Overall, we report a lower rate of complications associated with the DI technique according to the findings of Kodde et al. [29]. The aforementioned systematic review highlighted that the double-incision procedure may be a safer approach than previously thought [29]. Similarly, Giacalone et al. [6] defined the DI technique as a relatively safe and non-invasive procedure as well as costless. The main limitations of this study are its retrospective nature associated with a relatively small sample of patients and the choice of surgical technique based on the preference of the surgeon. While the numbers are not ideal, they represent an important value if the short timeline is taken into consideration. Some positive aspects of this analysis are as follows: 2 standardized techniques, always performed by the same two surgeons, associated with homogeneous rehabilitation, which allows us to directly compare and validate results and application of international scores (DASH and MAYO) collected at the last FU, which permits a direct comparison with different reports in the literature.

Conclusion

A consensus regarding the optimal surgical management of distal biceps tendon ruptures is still missing.
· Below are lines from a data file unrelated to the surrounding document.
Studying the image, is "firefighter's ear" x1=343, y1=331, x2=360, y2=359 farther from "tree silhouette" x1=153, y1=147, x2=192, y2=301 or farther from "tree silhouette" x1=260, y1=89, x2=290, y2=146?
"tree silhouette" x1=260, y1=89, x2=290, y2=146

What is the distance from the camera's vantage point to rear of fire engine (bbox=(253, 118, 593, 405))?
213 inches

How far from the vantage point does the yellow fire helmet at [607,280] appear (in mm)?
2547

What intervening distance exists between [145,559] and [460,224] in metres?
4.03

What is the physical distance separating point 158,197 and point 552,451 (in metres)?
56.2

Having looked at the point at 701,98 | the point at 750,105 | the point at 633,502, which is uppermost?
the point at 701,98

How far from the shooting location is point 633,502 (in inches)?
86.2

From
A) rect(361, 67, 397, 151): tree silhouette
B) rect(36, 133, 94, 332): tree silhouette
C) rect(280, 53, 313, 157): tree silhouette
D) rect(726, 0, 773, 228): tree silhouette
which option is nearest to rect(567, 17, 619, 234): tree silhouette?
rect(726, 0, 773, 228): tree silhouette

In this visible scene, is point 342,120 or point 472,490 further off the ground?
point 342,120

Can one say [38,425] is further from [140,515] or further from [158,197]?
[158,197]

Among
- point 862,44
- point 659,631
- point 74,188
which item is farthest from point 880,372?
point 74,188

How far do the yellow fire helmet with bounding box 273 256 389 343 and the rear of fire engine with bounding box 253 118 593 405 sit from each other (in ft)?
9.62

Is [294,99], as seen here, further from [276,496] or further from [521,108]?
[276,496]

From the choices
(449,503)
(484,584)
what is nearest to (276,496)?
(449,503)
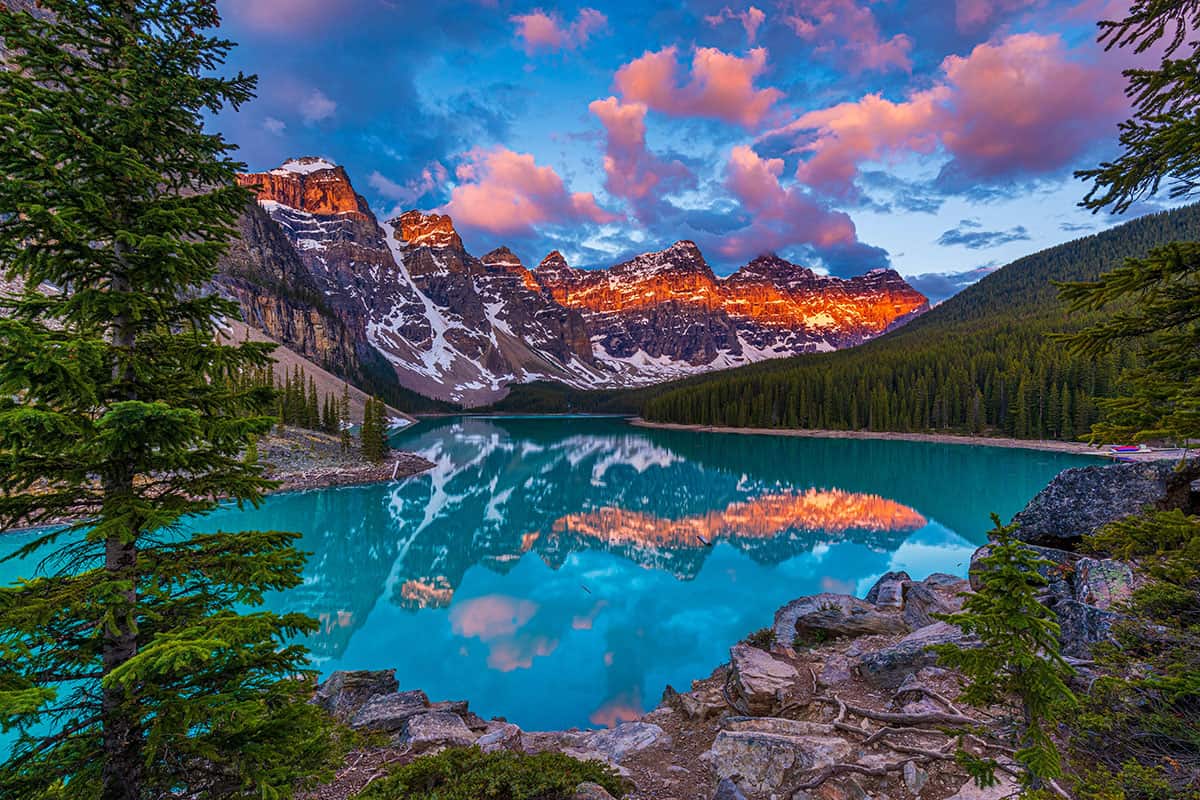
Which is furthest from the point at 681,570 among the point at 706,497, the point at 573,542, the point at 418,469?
the point at 418,469

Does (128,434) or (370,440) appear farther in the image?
(370,440)

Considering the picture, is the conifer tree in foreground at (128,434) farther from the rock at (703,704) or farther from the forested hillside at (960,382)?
the forested hillside at (960,382)

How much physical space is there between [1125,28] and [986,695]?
622 cm

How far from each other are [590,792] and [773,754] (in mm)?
2523

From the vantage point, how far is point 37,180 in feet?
12.5

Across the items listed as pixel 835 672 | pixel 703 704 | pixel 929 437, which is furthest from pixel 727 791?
pixel 929 437

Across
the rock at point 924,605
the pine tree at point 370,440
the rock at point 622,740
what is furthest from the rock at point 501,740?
the pine tree at point 370,440

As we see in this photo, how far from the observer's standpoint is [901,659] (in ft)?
28.7

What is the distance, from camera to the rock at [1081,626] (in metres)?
6.27

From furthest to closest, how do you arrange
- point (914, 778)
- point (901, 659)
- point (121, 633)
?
point (901, 659) < point (914, 778) < point (121, 633)

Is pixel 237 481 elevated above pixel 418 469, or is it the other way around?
pixel 237 481

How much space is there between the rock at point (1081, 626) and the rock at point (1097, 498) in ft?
5.73

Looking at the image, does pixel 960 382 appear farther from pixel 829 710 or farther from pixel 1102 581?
pixel 829 710

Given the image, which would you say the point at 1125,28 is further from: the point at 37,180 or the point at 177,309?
the point at 37,180
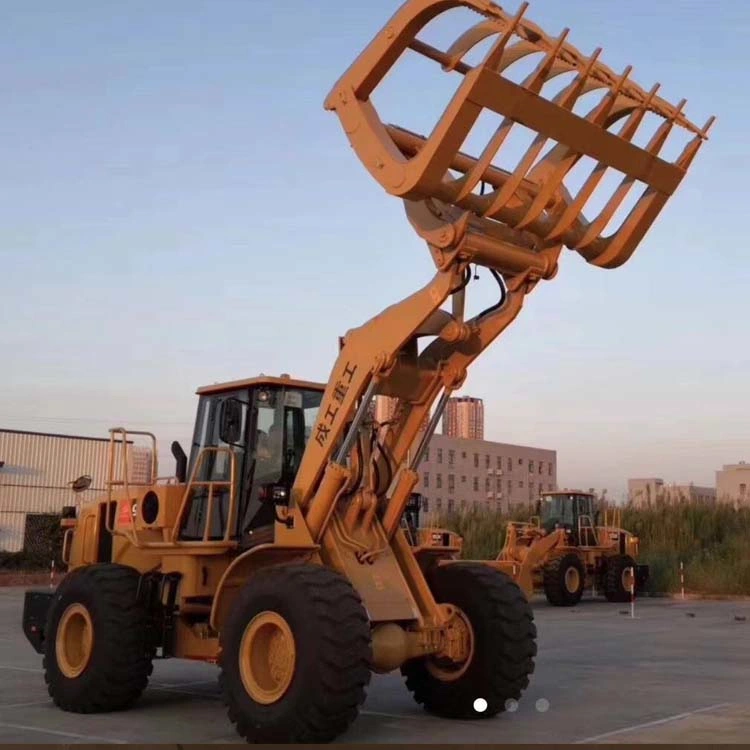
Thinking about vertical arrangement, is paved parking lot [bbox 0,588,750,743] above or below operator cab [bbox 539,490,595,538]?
below

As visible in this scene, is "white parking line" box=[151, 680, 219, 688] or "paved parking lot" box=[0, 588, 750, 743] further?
"white parking line" box=[151, 680, 219, 688]

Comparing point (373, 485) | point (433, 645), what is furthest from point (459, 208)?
point (433, 645)

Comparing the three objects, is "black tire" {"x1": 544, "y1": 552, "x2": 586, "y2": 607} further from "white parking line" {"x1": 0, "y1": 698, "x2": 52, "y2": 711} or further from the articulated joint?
"white parking line" {"x1": 0, "y1": 698, "x2": 52, "y2": 711}

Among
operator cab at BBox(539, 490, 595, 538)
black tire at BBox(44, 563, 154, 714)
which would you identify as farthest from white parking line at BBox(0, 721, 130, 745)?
operator cab at BBox(539, 490, 595, 538)

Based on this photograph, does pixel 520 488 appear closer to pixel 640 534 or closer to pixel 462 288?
pixel 640 534

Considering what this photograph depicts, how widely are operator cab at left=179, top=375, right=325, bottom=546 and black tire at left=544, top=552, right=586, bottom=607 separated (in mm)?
16771

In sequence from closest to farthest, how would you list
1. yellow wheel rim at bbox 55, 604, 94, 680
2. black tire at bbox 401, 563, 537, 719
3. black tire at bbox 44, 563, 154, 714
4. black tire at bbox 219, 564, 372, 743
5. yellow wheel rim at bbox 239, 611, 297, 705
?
black tire at bbox 219, 564, 372, 743, yellow wheel rim at bbox 239, 611, 297, 705, black tire at bbox 401, 563, 537, 719, black tire at bbox 44, 563, 154, 714, yellow wheel rim at bbox 55, 604, 94, 680

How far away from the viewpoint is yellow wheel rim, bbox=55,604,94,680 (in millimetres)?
9922

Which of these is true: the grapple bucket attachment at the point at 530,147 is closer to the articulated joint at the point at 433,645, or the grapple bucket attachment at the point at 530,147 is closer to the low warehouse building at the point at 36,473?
the articulated joint at the point at 433,645

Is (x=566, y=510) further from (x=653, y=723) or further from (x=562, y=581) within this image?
(x=653, y=723)

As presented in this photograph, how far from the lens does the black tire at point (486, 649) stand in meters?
9.31

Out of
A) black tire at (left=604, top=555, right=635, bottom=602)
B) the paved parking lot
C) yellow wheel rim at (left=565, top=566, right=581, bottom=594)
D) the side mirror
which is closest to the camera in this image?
the paved parking lot

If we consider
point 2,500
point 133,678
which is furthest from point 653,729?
point 2,500

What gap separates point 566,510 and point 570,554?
2515mm
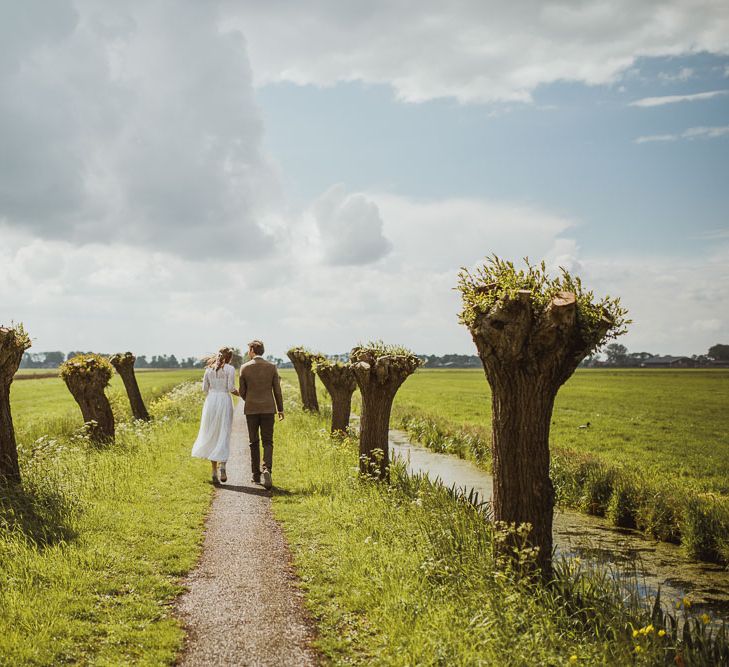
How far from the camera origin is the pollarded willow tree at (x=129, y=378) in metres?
26.5

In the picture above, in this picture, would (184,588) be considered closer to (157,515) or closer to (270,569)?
(270,569)

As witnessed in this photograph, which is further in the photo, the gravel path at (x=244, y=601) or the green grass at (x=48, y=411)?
the green grass at (x=48, y=411)

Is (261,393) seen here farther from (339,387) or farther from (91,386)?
(339,387)

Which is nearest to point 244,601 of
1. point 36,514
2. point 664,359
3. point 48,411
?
point 36,514

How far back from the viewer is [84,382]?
16.7 m

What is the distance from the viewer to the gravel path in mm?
5328

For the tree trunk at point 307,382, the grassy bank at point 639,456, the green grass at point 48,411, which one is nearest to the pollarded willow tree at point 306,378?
the tree trunk at point 307,382

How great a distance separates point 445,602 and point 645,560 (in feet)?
21.2

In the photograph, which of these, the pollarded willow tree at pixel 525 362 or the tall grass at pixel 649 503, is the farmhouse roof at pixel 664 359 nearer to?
the tall grass at pixel 649 503

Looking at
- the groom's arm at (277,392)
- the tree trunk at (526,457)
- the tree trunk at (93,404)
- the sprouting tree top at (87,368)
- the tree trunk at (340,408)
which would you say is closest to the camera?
the tree trunk at (526,457)

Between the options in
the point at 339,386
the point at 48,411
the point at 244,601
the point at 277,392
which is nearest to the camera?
the point at 244,601

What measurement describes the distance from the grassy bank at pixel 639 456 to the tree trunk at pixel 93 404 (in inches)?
458

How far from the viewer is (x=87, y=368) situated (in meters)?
16.6

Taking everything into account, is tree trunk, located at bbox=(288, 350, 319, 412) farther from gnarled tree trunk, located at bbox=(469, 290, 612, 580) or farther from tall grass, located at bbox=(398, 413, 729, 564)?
→ gnarled tree trunk, located at bbox=(469, 290, 612, 580)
According to our data, SI technique may lead to a higher number of postoperative complications. On the other hand, the DI approach can be considered as a safe and non-invasive technique associated with fewer sequelae and satisfying clinical results. To our knowledge, the SI and DI techniques provide a reliable and strong repair with an optimal recovery of ROM returning to previous activity with substantially overlapping timelines. The present study suggests that the treatment decision making should be driven by the preference of a highly experienced orthopedic surgeon taking into account the slightly different complication rate of the two techniques.